I left him at it and drove down the valley to the sea. I took the left fork towards Port Appin. I didn’t quite know what to make of John and his troubles so I put them out of my mind as best I could. I began wondering about the possibilities of a sea symphony. It was certainly an idea but perhaps not a very good one. There is of course great beauty and drama in the sea. Yet the subject is unattractively amorphous, far removed from human problems. In a way it seemed just an escape formula, an excuse for a display of flashing orchestral effects. I doubted whether there was much more scope in this direction.

It was half past six when I returned to the van. John was still figuring. I poured both of us a generous woof of a drink. By the time we were through it I said we’d better be off to the hotel at Ballachulish unless he was keen to cook the dinner.

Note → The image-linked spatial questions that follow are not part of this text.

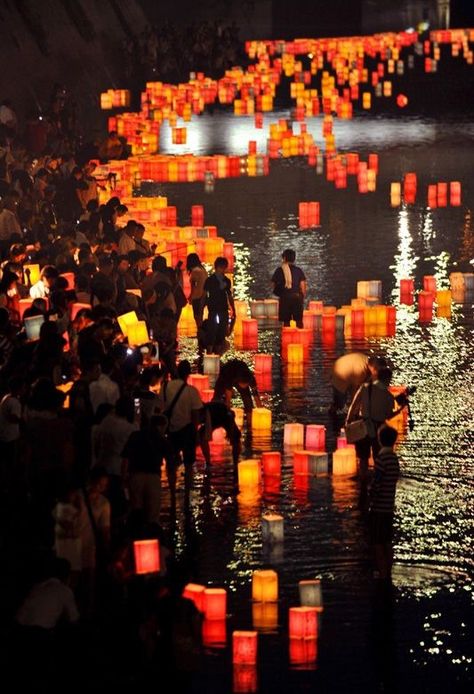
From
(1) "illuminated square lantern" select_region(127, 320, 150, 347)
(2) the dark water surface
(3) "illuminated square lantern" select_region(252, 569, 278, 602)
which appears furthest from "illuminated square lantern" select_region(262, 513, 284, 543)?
(1) "illuminated square lantern" select_region(127, 320, 150, 347)

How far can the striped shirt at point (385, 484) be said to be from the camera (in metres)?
14.8

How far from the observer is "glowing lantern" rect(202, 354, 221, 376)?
21828 mm

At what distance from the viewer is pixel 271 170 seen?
128 ft

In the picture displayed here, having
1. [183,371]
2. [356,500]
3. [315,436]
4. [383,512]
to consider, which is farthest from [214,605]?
[315,436]

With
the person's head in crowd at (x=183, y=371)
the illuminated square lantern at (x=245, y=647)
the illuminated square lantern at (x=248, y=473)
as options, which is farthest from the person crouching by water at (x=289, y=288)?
the illuminated square lantern at (x=245, y=647)

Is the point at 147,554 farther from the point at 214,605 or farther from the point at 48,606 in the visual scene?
the point at 48,606

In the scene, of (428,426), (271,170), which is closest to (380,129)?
(271,170)

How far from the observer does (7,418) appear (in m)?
15.3

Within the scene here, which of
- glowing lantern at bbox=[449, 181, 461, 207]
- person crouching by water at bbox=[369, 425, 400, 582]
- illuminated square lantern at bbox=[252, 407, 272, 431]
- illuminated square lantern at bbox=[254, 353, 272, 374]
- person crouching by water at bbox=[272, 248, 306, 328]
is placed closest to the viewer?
person crouching by water at bbox=[369, 425, 400, 582]

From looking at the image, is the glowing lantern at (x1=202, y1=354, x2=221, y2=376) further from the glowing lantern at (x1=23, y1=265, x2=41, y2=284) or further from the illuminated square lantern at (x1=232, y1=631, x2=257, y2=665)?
the illuminated square lantern at (x1=232, y1=631, x2=257, y2=665)

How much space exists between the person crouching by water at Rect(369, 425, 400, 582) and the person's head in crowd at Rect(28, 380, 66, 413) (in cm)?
241

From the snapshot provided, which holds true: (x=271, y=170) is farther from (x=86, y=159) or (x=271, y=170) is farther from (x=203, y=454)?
(x=203, y=454)

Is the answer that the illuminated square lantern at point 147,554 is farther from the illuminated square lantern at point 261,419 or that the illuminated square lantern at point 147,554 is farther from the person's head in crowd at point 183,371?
the illuminated square lantern at point 261,419

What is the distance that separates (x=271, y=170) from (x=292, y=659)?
26.3m
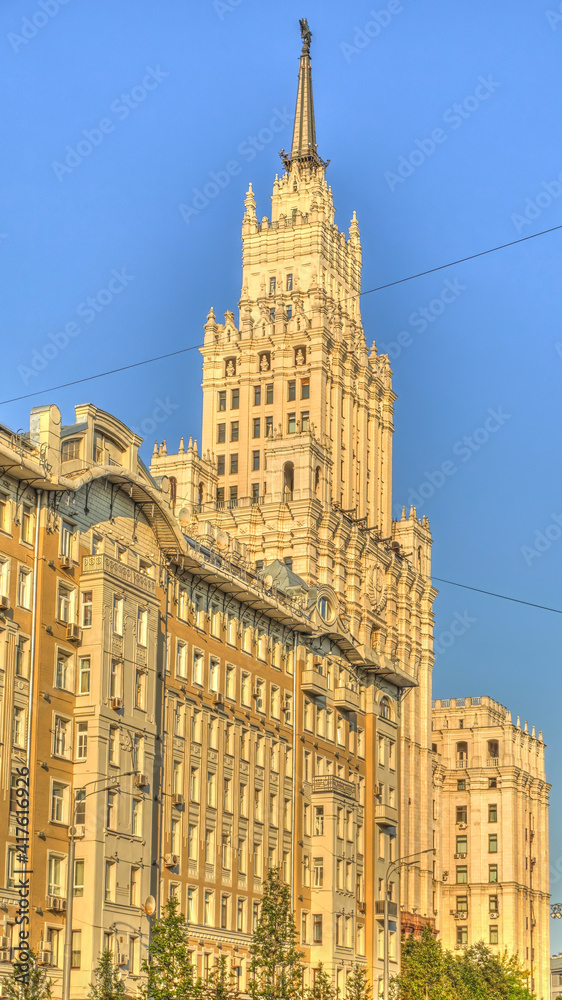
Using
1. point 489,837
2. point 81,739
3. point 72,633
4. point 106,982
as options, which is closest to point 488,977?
point 489,837

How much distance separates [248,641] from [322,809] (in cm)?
1210

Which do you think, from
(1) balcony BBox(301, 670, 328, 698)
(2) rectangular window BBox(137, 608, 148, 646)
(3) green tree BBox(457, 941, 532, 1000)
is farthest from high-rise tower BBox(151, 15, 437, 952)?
(2) rectangular window BBox(137, 608, 148, 646)

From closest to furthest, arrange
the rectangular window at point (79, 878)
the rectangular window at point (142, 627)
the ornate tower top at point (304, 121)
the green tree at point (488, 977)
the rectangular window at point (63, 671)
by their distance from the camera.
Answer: the rectangular window at point (79, 878) < the rectangular window at point (63, 671) < the rectangular window at point (142, 627) < the green tree at point (488, 977) < the ornate tower top at point (304, 121)

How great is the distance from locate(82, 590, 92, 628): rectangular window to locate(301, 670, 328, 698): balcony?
86.2 ft

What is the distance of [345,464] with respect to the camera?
14262cm

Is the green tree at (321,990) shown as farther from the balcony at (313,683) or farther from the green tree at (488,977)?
the green tree at (488,977)

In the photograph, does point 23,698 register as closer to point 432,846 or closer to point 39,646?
point 39,646

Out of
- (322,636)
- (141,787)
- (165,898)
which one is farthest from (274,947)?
(322,636)

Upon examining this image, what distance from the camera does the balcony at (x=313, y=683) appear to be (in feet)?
316

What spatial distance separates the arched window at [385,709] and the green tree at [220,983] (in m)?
28.2

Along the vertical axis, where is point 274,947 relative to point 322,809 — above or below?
below

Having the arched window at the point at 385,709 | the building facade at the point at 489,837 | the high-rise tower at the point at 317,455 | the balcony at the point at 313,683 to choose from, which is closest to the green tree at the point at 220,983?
the balcony at the point at 313,683

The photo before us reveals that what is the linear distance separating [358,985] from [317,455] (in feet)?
174

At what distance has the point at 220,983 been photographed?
7219cm
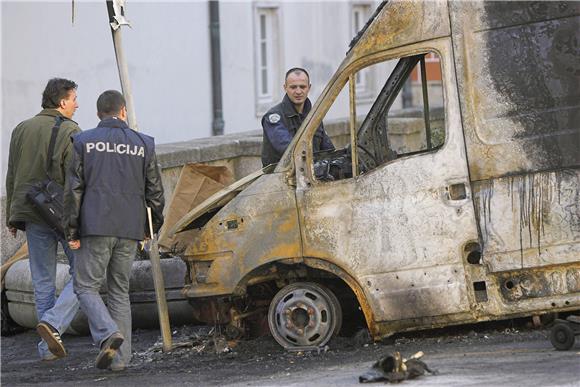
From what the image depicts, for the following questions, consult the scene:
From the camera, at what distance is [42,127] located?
10.8 meters

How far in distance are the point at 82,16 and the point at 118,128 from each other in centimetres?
956

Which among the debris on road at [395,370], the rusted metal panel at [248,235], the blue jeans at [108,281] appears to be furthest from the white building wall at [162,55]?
the debris on road at [395,370]

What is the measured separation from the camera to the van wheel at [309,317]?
33.2 ft

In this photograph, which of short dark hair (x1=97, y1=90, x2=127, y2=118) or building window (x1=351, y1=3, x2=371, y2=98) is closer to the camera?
short dark hair (x1=97, y1=90, x2=127, y2=118)

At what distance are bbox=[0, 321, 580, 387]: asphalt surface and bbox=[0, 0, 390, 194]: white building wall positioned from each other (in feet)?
23.3

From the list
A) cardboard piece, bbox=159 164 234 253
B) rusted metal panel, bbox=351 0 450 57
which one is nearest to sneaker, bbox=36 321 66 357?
cardboard piece, bbox=159 164 234 253

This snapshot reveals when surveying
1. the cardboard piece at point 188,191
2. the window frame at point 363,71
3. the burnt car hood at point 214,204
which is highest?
the window frame at point 363,71

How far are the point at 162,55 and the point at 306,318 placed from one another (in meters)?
11.8

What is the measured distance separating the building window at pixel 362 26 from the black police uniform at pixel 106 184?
18.0m

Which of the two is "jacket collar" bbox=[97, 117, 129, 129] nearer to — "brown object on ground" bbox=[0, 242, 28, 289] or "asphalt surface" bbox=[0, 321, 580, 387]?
"asphalt surface" bbox=[0, 321, 580, 387]

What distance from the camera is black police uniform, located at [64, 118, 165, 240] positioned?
32.4ft

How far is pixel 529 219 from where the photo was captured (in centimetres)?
973

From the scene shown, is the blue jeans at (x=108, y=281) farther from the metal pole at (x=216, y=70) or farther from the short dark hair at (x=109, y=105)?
the metal pole at (x=216, y=70)

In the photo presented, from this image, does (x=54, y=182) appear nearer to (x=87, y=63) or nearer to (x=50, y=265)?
(x=50, y=265)
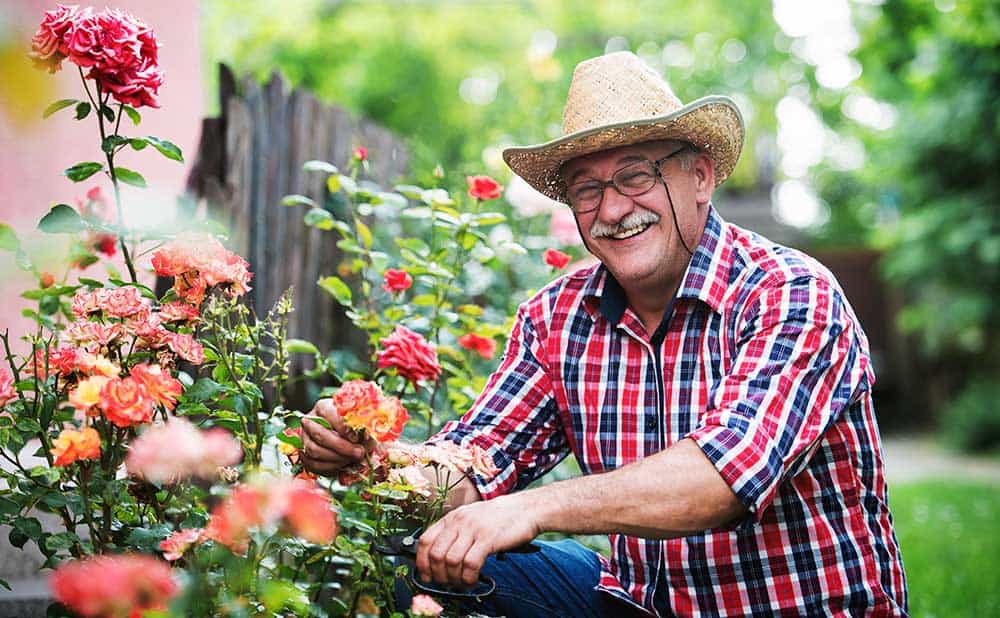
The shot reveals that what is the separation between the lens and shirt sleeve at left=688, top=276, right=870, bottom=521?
5.94ft

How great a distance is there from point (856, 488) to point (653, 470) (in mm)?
593

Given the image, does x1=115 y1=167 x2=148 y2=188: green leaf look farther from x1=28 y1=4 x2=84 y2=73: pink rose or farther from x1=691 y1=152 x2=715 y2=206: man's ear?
x1=691 y1=152 x2=715 y2=206: man's ear

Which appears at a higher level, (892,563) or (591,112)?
(591,112)

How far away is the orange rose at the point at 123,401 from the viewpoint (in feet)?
4.31

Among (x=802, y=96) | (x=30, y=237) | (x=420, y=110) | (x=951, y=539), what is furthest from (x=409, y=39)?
(x=30, y=237)

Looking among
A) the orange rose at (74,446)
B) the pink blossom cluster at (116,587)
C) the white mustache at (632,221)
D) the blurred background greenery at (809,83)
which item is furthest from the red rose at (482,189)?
the blurred background greenery at (809,83)

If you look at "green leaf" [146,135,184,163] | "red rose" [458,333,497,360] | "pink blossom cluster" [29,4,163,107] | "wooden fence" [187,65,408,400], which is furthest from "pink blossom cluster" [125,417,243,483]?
"wooden fence" [187,65,408,400]

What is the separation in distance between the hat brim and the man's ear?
0.07ft

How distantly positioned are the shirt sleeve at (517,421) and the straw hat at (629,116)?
461 mm

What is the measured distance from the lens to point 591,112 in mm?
2371

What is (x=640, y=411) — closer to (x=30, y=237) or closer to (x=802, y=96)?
A: (x=30, y=237)

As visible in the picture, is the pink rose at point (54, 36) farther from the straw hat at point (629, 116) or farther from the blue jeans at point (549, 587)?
the blue jeans at point (549, 587)

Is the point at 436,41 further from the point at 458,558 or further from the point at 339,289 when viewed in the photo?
the point at 458,558

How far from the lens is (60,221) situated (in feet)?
5.77
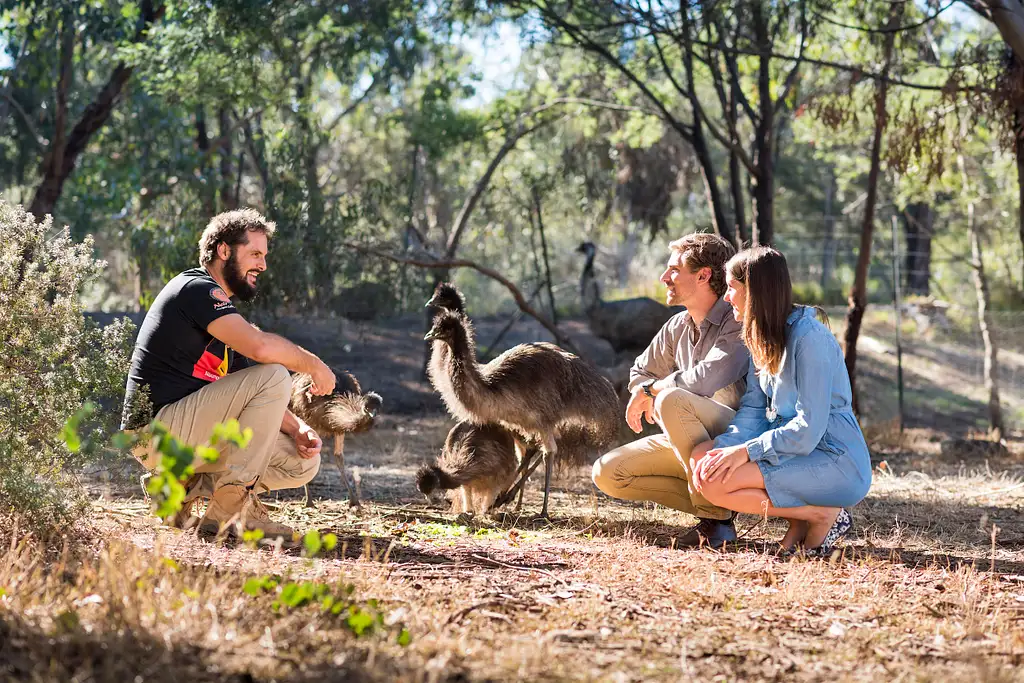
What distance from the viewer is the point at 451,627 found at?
3.54 m

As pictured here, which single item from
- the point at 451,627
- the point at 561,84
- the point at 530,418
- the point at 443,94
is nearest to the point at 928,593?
the point at 451,627

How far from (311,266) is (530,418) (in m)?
4.86

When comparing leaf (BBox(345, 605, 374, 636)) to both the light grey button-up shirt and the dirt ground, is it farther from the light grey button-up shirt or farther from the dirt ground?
the light grey button-up shirt

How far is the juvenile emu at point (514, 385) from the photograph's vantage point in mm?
6160

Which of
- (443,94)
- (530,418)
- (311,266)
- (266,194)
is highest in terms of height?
(443,94)

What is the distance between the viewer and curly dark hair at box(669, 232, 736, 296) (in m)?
5.54

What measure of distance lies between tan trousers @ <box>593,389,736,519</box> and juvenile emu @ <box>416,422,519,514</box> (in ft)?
2.51

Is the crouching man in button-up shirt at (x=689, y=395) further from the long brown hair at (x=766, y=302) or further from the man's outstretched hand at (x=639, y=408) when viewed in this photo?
the long brown hair at (x=766, y=302)

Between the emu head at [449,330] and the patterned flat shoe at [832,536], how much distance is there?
2.32m

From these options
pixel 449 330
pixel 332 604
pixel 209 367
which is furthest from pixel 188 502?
pixel 332 604

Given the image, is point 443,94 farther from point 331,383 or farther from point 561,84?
point 331,383

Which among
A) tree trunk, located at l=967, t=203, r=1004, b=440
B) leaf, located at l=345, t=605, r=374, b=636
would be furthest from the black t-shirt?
tree trunk, located at l=967, t=203, r=1004, b=440

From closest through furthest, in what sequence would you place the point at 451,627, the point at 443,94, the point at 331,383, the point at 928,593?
the point at 451,627 → the point at 928,593 → the point at 331,383 → the point at 443,94

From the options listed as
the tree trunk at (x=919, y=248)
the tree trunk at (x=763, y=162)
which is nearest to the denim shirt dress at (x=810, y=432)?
the tree trunk at (x=763, y=162)
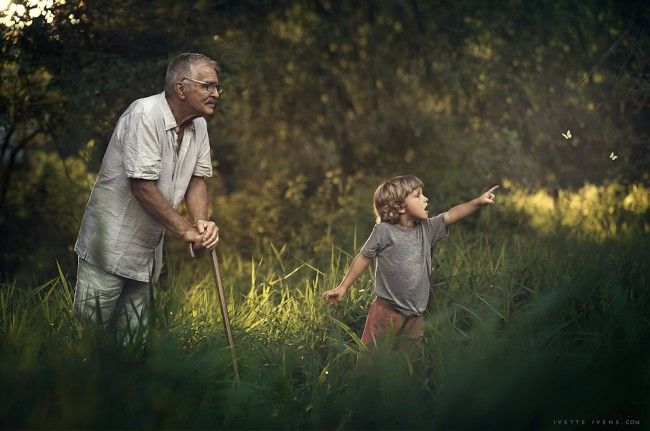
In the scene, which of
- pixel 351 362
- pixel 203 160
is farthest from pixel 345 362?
pixel 203 160

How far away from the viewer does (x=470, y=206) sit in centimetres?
580

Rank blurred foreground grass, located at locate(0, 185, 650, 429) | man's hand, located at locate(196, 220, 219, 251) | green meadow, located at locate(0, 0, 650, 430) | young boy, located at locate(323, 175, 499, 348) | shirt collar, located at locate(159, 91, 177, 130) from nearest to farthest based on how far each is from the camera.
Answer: blurred foreground grass, located at locate(0, 185, 650, 429) → green meadow, located at locate(0, 0, 650, 430) → man's hand, located at locate(196, 220, 219, 251) → shirt collar, located at locate(159, 91, 177, 130) → young boy, located at locate(323, 175, 499, 348)

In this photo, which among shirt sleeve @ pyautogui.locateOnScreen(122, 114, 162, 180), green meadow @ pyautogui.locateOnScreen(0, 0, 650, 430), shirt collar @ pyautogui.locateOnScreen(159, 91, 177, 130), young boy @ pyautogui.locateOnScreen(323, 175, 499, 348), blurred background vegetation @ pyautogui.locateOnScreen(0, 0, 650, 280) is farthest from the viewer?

‘Let’s go then. I want to use the phone.’

I hadn’t expected the hotel to be so full. With mild apprehension I asked if they could manage dinner for the two of us. A woman said she would see and would we like a drink in the meantime? We had the drink and the woman came back. Yes, they could manage dinner but we’d have to wait until about a quarter past eight.

‘I’ll do my phoning now,’ grunted John when she’d gone.

He left me in a milling crowd, apparently talking for the most part about their experiences on the road. There seemed not the slightest appreciation of the magic of a wonderful day spent in one of the most beautiful places on Earth. At half past seven somebody started bashing away at a gong. All but three or four of the company drifted out of the bar. There was an upright piano along one side of the room. I opened the lid and fingered the keys in an idle fashion. ‘Do you play?’ asked a middle-aged woman. For answer I pulled up a chair and settled into a number from one of the latest shows. The piano was of the honky-tonk variety which I never can resist. It was gloriously out of tune. I meandered through two or three numbers and they loved it. The woman’s husband, or so I took him to be, said, ‘Have a drink?’ I asked for half a pint of bitter. I was sipping it, making polite conversation, when John returned. I could judge nothing from his face.